The alien also forces us to reopen the philosophical questions that materialist
science had hoped had been answered once and for all. The alien intrusion
creates an imperative to question not only our physics, but also our ontology,
our epistemology, our ethics, and our true place in the cosmic food chain. This
is but the latest chapter in the ongoing series of revolutionary shifts of
paradigm that have humbled the human ego, from the Copernican Revolution, to
the evolutionary revolution, to the psychoanalytic revolution, and now the ETI
revolution. It also raises the stakes of our scientific theories, that must
answer to the implications of superluminal velocities, wormholes in space, and
time travel, to name a few, and forces us to question our planetary politics
and how they can be made to mesh with interplanetary organizations, cosmic law,
trade, and perhaps, alas, warfare. New conceptions of value and exchange will
certainly have to supersede our current systems of economic, class, and power
structuring.
But regardless of the ultimate ontological status we grant the alien (not to
mention what the aliens will grant to us), they are here as our interlocutors,
and we must be up to the challenge of greeting them from at least an
intersubjective perspective. No doubt they will be catalysts to the development
of latent powers that may emerge from within our own consciousness.
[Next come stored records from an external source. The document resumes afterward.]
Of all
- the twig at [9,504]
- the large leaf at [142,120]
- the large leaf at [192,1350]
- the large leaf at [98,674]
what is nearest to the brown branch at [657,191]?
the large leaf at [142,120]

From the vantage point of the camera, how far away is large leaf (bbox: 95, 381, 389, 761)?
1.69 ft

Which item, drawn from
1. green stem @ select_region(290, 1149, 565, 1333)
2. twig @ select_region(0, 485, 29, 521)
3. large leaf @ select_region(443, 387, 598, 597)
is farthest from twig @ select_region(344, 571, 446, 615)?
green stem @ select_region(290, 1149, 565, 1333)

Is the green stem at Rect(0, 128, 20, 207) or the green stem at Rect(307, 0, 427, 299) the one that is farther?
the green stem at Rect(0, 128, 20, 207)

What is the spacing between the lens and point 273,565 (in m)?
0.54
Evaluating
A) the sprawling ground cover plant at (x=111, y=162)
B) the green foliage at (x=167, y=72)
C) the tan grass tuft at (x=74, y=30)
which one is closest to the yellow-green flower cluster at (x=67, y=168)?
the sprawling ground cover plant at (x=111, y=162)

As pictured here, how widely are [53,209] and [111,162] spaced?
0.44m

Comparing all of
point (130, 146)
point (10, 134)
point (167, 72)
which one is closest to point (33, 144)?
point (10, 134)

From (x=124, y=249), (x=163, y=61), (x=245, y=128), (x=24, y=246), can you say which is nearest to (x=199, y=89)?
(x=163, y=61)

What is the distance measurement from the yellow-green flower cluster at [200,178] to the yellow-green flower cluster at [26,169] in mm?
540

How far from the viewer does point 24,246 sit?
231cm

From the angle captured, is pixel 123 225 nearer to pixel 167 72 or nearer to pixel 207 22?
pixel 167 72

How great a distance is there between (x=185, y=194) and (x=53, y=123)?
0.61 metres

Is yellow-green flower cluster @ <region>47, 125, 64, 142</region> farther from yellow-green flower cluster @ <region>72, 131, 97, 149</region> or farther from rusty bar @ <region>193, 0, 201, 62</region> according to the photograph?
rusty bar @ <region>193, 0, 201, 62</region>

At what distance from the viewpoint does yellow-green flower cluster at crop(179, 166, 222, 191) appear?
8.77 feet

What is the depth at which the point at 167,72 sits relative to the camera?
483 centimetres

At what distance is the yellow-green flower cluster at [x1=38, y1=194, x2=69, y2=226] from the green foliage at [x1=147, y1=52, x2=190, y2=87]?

The
potential for our transformation under the influence of the alien presence is
boundless and unknowable. Our self-image, our sense of being a separate
(homo-not-so-sapient-after-all) species, our relationship to Earth, our entire
post-humanistic imaginary, is on the point of dissolution, once the more
advanced alien intelligence is recognized by the human Other as its far greater
Other. A journey into new knowledge that will make all of us psychonauts, if
not cosmonauts, is being prepared for us, and has already begun. In
relationship with the alien, we are becoming aliens ourselves, to ourselves as
well as to them. Our fundamental frame of reference as human egocentric
entities has already begun to dissolve in the mirror of mutual
(mis-)recognition.
Last but not least, we ought not deny the spiritual (as distinguished from the
religious) significance of the alien. This refers to the transcendent/immanent
dimension of the Supreme Real. The recognition of the ultimate source of
intelligence, love, and Being will stand out in the uncanny strangeness of our
new situation, if we are willing to encounter this miraculous intervention in
its own terms. From aloneness in the universe, we must learn to accept our
all-one-ness. Our ultimate genuine connection with the alien is our
mutual participation in the Sat-Chit-Ananda that underlies and permeates our conscious
existence. It is through the recognition of our oneness in the Absolute that we
will be able to catalyze the intersubjective potentials of our future
relationship. The necessity of seeing the divine in such unusual forms -- and even
more important, of our divinity being seen and appreciated by this unexpected
new Other -- will accelerate our evolution as beings of love more than any other
possible catalyst. Since neither fight nor flight is possible as a viable or
intelligent response to the alien visitors -- though no doubt it has been
attempted, and may be in the future by those too stupid to know better -- we must
live up to our own potential for love and wisdom. We must also re-organize our
own hierarchies to ensure that the wisest and most loving are in the decision-making
positions. The realization of Advaita, the nonduality of all that is, has
become the official passport to the future. No less coherent apperception will
pass through the capillaries of this cosmic, chaotic, osmotic ontologic
wormhole through which we are freefalling into a future utterly inconceivable
to a limited intelligence.
The stakes are indeed high in our dealings with the alien, and even delusion
may prove to be in the service of evolutionary growth and transformation. As
Lacan famously noted, it is the non-dupes who err. Perhaps it is better for us
to fall into imaginary collusions with hysterics than to close our minds and
hearts to dimensions of reality that our current concepts cannot encompass. But
better still would be to hone our symbolic, intuitional, and sublime feeling
capacities to encounter the akashic information stream that flows through our
noosphere, if we would only enter our visionary vimanas and return to the
cosmic kumbha mela that calls us to reunion with the deep interstellar void,
and to dip into that trans-egoic ganges of intergalactic savoir faire, in a blessed bhaktic baptism into the eternal
trans-phenomenal life of Absolute Being. Now comes the moment of our
unimaginable ascension.
Namaste,
Shunyamurti
Image by Roberto Verzo, courtesy of Creative Commons license.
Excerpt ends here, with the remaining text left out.